14 Days of Love Day 8: MPSH says Gay: The Power of Community

Brooke Wilensky and Paula Ortiz

When one fills out surveys or applies for jobs, a question will always reference gender. For some, they are able to click either male or female without a passing thought. Some, however, do not always find the option to describe their identity, so they are forced to click “other.”

At Miami Palmetto Senior High School, there is a strong LGBTQ+ community that serves as a safe space for students outside of their homes.

“The community here at Palmetto with the Alliance Club is pretty amazing. We have kids from all grades, all different classes from regular to APs. Once we walk into that room, and we get started with a meeting, or we have a roundtable discussion, just talking about our experiences, no one judges anyone, everyone just gets along and is really supportive of what other people are going through,” MPSH senior and President of Gay-Straight Alliance Sophia Tomczak said.

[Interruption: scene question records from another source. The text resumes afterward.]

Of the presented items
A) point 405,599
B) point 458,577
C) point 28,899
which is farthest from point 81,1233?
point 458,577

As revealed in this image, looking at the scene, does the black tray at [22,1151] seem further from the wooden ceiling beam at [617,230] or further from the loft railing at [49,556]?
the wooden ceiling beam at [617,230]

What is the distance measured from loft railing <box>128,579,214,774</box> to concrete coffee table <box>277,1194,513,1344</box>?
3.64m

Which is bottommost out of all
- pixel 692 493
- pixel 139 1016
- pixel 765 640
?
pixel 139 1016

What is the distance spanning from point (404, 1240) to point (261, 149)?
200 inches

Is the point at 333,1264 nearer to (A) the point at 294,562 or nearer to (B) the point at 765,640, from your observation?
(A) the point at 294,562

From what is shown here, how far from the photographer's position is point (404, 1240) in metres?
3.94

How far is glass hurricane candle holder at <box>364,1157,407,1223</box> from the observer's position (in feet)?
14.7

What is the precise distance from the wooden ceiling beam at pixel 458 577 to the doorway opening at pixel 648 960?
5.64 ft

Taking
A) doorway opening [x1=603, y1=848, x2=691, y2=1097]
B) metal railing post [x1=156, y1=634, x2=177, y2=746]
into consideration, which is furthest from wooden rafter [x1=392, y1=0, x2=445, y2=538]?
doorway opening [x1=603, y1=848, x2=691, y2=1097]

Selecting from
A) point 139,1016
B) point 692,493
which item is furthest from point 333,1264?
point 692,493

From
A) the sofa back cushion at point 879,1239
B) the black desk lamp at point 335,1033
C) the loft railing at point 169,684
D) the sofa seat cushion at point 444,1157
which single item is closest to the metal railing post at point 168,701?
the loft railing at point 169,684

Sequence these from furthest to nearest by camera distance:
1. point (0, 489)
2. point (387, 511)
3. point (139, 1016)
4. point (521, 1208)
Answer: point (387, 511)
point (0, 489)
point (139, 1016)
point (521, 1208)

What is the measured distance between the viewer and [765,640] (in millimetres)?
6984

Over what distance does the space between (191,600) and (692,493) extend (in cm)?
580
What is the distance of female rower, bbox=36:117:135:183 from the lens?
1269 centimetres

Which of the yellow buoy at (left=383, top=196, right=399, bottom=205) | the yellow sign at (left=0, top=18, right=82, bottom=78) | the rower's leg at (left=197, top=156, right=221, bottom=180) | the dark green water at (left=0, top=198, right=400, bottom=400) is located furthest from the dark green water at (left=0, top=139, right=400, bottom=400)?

Adrian Morales, a junior at MPSH, describes the feeling of having a supportive community at school. They are able to bond with their friends through one common link — being part of the LGBTQ+ community.

“I think it is just like, there is a sense of brotherhood and sisterhood amongst all the queer kids here. We stand out from everyone else, so we kind of just have to be there for each other,” Morales said.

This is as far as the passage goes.